> _Source extract_
-=-=-

Study: Most landlords don’t own oil and gas rights

From 2005 to 2014, high energy prices and innovation in extraction methods spurred annual United States production of oil and gas to grow by 69 percent, with almost 67 percent of the production occurring on farmland in 2014. The growth generated tens of billions of dollars in additional revenue for owners of oil and gas rights and increased the value of the rights.

Ownership of oil and gas rights affects the ability of farm operators and landlords to benefit financially from development and to shape development terms. Yet oil and gas development’s effect on farm-sector finances as a whole is poorly understood.

In a new report, U.S. Department of Agriculture Economic Research Service economists Claudia Hitaj, Jeremy Weber and Ken Erickson quantify the farm sector’s oil and gas wealth and income, including the extent that farm operators and landlords own the rights to the oil and gas beneath their land, the value of the rights and the timing and prevalence of leasing with energy firms. Since oil and gas production is expected to grow by 23 percent from 2016 to 2025, the effect of such income could be significant.

How was the study conducted?

-=-=-

> _Data shown_
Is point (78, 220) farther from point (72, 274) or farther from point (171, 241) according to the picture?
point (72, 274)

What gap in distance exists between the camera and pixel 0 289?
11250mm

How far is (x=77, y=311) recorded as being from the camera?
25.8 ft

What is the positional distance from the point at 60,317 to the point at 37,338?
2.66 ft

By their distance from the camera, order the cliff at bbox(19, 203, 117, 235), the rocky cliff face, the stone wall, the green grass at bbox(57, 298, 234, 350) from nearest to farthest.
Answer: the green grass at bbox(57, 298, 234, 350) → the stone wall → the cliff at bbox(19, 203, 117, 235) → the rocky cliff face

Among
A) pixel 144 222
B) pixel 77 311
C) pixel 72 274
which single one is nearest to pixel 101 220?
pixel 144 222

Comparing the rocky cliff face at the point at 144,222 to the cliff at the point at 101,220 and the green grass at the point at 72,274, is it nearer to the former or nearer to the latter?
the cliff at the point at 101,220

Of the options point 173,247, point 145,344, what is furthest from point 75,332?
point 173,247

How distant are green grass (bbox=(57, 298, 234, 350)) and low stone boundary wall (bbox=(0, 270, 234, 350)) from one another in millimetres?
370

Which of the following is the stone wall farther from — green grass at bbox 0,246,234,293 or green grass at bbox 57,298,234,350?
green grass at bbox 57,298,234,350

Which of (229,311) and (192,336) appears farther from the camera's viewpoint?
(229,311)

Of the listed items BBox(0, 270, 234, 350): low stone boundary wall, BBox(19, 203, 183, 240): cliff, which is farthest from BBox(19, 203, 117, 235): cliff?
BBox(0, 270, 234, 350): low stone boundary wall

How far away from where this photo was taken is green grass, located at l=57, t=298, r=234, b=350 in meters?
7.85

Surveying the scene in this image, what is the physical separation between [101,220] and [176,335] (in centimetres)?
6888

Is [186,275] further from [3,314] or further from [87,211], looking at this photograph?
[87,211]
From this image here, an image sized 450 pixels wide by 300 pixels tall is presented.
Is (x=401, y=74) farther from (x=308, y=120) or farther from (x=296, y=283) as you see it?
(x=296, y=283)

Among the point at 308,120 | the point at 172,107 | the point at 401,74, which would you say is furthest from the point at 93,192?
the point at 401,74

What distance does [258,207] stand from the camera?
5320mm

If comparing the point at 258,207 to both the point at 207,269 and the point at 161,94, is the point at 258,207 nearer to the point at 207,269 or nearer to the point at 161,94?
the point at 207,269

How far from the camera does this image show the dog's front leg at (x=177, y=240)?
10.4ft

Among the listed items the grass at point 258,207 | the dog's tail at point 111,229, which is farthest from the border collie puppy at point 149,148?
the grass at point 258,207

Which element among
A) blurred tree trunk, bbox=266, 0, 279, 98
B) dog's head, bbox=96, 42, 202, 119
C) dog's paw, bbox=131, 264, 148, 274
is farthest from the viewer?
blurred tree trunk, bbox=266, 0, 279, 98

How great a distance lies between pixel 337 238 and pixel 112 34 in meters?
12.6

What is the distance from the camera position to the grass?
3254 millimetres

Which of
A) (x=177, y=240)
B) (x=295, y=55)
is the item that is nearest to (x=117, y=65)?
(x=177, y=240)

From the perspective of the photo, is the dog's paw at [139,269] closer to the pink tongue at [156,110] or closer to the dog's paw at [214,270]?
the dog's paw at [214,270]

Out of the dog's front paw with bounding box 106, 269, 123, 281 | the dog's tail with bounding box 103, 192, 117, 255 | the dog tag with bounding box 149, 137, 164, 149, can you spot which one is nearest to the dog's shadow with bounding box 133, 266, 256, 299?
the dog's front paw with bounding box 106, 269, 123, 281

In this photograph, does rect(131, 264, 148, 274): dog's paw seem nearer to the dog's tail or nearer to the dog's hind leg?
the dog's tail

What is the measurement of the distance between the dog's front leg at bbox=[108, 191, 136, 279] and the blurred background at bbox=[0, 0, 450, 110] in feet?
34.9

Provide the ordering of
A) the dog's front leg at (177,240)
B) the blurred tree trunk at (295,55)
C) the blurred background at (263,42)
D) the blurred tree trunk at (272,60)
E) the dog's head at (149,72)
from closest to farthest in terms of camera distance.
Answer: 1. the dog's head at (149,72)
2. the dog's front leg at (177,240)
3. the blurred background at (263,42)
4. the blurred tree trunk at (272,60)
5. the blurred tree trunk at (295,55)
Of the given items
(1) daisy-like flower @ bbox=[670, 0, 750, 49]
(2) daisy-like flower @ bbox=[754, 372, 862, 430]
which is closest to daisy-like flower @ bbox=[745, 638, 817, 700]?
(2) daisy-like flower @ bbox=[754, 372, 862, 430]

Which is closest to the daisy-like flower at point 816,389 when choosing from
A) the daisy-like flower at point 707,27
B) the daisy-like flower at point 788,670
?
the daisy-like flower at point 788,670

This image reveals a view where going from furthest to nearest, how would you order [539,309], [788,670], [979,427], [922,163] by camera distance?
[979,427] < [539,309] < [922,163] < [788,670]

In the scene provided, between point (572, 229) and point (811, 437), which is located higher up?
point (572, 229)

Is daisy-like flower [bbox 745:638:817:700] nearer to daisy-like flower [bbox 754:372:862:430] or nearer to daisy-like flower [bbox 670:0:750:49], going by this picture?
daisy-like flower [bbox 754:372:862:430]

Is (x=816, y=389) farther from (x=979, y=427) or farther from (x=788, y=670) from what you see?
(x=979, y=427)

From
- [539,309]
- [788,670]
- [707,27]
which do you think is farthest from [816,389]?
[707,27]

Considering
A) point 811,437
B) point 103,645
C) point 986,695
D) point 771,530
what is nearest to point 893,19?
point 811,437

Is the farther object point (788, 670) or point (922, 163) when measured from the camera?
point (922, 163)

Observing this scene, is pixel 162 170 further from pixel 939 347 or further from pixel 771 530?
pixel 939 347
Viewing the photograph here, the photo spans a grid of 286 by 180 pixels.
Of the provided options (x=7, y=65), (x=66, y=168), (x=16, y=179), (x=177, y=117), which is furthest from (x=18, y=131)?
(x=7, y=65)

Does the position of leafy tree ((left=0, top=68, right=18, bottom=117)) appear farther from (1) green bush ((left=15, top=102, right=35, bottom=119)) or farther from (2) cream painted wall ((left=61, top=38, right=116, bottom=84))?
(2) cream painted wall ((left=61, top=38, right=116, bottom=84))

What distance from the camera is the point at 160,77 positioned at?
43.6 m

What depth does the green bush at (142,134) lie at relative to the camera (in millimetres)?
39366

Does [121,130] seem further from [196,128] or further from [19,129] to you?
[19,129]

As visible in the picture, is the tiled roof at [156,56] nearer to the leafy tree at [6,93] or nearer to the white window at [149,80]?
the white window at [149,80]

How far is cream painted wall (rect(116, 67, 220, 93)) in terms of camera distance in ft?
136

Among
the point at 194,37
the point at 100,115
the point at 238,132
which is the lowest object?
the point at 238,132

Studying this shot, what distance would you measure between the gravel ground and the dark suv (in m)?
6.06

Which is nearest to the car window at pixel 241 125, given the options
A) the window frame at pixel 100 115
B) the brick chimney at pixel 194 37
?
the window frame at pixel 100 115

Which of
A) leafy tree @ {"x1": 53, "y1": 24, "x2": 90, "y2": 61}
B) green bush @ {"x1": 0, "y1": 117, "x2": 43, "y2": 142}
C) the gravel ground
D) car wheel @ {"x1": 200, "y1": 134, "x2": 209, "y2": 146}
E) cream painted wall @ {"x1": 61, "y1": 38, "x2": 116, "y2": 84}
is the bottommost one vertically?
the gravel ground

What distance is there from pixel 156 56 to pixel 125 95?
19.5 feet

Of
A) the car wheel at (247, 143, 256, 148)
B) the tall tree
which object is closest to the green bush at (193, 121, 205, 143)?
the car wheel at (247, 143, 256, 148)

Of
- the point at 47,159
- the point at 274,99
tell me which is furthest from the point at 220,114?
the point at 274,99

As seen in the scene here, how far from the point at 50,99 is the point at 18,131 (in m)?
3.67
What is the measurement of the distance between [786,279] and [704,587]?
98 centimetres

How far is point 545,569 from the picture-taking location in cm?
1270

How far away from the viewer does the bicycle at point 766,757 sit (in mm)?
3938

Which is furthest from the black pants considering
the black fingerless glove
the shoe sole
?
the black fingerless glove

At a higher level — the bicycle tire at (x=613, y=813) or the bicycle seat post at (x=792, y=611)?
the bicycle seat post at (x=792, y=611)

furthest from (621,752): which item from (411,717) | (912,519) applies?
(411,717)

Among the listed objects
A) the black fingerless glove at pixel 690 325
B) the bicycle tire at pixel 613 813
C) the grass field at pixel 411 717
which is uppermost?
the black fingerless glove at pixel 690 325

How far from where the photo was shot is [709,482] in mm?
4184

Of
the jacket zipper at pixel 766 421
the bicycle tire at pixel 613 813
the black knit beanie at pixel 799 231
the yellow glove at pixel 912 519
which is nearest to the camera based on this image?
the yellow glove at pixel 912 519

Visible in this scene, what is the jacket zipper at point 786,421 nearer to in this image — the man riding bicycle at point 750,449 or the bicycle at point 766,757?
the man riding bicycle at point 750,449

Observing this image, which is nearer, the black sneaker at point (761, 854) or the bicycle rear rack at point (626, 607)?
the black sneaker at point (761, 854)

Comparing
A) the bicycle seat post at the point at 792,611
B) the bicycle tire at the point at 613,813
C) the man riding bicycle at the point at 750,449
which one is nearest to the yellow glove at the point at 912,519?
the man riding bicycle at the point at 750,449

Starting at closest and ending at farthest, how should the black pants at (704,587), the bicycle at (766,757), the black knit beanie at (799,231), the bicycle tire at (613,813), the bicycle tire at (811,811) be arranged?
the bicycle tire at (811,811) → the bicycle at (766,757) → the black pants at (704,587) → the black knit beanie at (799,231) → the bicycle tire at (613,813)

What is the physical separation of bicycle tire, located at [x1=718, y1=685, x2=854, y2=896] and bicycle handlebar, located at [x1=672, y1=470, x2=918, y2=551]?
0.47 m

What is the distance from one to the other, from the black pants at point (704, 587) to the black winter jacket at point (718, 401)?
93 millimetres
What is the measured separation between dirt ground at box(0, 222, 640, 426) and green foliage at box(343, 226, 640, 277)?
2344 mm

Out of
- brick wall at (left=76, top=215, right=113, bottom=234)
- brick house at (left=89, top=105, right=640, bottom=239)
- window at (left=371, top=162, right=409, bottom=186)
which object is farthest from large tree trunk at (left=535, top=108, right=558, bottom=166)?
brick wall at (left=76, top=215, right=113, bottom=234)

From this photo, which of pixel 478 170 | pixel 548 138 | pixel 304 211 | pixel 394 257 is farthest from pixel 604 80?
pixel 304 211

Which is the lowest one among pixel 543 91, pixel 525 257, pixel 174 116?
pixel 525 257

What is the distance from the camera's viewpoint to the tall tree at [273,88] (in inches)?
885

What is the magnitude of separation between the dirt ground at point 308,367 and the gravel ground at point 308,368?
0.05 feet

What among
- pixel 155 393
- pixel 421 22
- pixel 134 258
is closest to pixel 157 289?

-=-=-

> _Objectives_
a: Translate this sentence from the oil and gas rights article into Spanish: "Ownership of oil and gas rights affects the ability of farm operators and landlords to benefit financially from development and to shape development terms."
b: Rewrite the oil and gas rights article from "From 2005 to" to "of the rights.", changing "farmland" to "agricultural land".
The entries were taken from a source unrelated to the article on oil and gas rights.

> _Final results_
a: La propiedad de los derechos sobre el petróleo y el gas afecta la capacidad de los operadores agrícolas y los propietarios de tierras para beneficiarse económicamente del desarrollo y para definir las condiciones del desarrollo.

b:
From 2005 to 2014, high energy prices and innovation in extraction methods spurred annual United States production of oil and gas to grow by 69 percent, with almost 67 percent of the production occurring on agricultural land in 2014. The growth generated tens of billions of dollars in additional revenue for owners of oil and gas rights and increased the value of the rights.